Every audit log in the EHR-to-Microsoft data path — OneLake access logs, Power BI activity logs, Fabric eventhouse logs, Purview audit logs, Sentinel detection logs — is retained for seven years by default, indexed by user, action, resource, and timestamp, and held under immutable storage. Retention shorter than seven years is documented as a named exception signed by the responsible Information System Security Officer.

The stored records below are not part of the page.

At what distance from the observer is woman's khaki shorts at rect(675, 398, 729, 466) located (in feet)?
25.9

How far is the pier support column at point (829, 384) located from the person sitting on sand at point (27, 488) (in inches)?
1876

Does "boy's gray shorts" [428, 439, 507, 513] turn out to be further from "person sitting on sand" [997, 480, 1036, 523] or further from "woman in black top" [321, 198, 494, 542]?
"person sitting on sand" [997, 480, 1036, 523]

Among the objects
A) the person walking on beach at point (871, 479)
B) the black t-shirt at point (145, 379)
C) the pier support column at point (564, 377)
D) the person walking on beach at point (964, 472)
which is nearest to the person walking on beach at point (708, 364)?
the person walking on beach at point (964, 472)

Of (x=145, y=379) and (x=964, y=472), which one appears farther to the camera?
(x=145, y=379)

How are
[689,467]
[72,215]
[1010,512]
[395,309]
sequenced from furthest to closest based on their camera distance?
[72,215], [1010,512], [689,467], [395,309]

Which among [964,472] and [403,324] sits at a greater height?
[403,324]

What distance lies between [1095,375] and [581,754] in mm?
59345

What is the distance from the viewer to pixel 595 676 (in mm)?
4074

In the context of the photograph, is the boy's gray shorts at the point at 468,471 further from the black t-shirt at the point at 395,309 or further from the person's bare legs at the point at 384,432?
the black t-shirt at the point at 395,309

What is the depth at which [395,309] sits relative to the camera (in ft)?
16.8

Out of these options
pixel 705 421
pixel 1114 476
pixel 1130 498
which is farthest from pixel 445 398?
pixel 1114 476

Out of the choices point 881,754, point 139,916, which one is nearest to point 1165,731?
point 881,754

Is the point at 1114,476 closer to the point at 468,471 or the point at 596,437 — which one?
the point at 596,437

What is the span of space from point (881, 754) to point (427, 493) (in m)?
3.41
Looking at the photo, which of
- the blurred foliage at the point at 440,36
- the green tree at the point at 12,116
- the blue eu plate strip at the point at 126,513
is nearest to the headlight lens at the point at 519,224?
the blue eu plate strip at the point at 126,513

The administrator who provisions the Fabric workspace is not the administrator who approves the BAA scope, who is not the administrator who runs the quarterly audit-log review. Privileged Identity Management enforces the boundary, and the named role separation is reviewed annually at the audit-readiness assessment.

For any clinical use case where a delay in access would cause patient harm, a documented break-glass procedure overrides the Conditional Access baseline. Every break-glass invocation is logged, alerted in real time to Sentinel, and reviewed within 24 hours by the responsible clinical informatics officer and the responsible Information System Security Officer.

The named incident response playbook covers the seven HIPAA breach-notification timelines (60 days to affected individuals, 60 days to the HHS Secretary, contemporaneous to media for breaches over 500 individuals in a state), the named role responsibilities (privacy officer, security officer, communications, general counsel), and the named evidence package — Sentinel detection log, Purview audit log, EHR access log — that supports the breach risk assessment.

For Joint Commission accreditation, CMS Conditions of Participation, and CMS Promoting Interoperability requirements, the audit-readiness package documents the EHR-to-Microsoft data path end-to-end — BAA scope, sub-processor list, sensitivity-label taxonomy, log-retention policy, segregation of duties, break-glass procedure, and incident response playbook — in one signed binder that the surveyor can read in the order the surveyor needs it.